Why do I get "The local variable may not have been initialized" error?

Question

package io;

import java.io.*;

public class UserIO {

    public static void main(String[] args) {
        BufferedReader br = new BufferedReader(new InputStreamReader(System.in));
        char c;
        try {
            c = (char)br.read(); //Input a character from user
        } catch (IOException e) {
            e.printStackTrace();
        }
        System.out.println("c: " + c);
    }
}

The program is unable to compile.

Error: The local variable c may not have been initialized

Answer 1

Intialize char c = '';.

If your try block fails your character c will not have any value.

  try {
    c = (char)br.read(); //Input a character from user
  } catch (IOException e) {
    e.printStackTrace();
  }

The above code might not assign any value to c, if there is some Exception thrown within br.read(). So when to execute System.out.println("c: " + c);, the compiler does not know what to print. In order to avoid this, Java forces you to initialize local variables.

If you intialize c with char c = '';, even though your try block fails, the compiler can at least print ``.

You should be able to do something like :

 char c;
 c = 'a';
 System.out.println("c:" + c);

In this case it will compile successfully, because when you print the value compiler knows it will certainly have some value, which is not the case with your try block (it might or might not have any value).

Answer 2

Think about it: In case the try block fails, what will be printed out by System.out.println("c: " + c)? Well, whatever value c had before the try-block. What value did c last hold before the try block? Nothing, you didn't specify any prior value, the value is not initialized. Hence, the error message.

Solution: Give c a default value upon declaration (or in a finally block).
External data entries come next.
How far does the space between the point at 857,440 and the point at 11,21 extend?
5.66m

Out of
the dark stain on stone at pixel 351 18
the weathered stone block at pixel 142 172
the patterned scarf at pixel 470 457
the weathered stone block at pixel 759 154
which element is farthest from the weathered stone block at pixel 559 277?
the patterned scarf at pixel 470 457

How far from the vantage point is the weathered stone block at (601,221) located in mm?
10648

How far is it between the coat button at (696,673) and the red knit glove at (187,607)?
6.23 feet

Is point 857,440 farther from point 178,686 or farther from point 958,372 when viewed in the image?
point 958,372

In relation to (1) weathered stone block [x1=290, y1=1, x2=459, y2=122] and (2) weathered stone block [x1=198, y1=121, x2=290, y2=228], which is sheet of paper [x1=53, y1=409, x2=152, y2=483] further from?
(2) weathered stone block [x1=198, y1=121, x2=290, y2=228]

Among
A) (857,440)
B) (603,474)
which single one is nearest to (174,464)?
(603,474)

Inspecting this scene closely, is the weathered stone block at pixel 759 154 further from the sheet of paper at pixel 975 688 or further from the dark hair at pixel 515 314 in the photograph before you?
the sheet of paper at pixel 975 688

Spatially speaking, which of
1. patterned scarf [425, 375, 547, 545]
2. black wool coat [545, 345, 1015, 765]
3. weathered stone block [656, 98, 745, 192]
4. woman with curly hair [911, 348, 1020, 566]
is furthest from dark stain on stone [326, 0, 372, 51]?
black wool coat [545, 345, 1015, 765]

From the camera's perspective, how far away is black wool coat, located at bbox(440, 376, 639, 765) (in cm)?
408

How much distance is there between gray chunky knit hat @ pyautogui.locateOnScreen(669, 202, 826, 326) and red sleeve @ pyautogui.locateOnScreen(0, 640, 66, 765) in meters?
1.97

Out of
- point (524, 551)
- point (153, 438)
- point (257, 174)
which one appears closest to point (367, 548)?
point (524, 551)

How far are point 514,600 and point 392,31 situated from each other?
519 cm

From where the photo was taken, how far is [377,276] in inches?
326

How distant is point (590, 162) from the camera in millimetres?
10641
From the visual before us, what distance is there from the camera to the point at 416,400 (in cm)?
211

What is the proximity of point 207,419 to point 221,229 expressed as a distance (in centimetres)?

One that can be used in case the try-block fails.

Answer 3

You need to actually read what the user is inputting after they have finish

        while ((c = (char) br.read()) != -1) {
               System.out.println("c: " + c);
        }
    }
}

Answer 4

i dont know you still need this solution, but i wanna answer your ask. after catch exception, you could use "return;" to back, and in order to not break "c".

public static void main(String[] args) {
    BufferedReader br = new BufferedReader(new InputStreamReader(System.in));
    char c;
    try {
        c = (char)br.read(); //Input a character from user
    } catch (IOException e) {
        e.printStackTrace();
`       return;
    }
    System.out.println("c: " + c);
}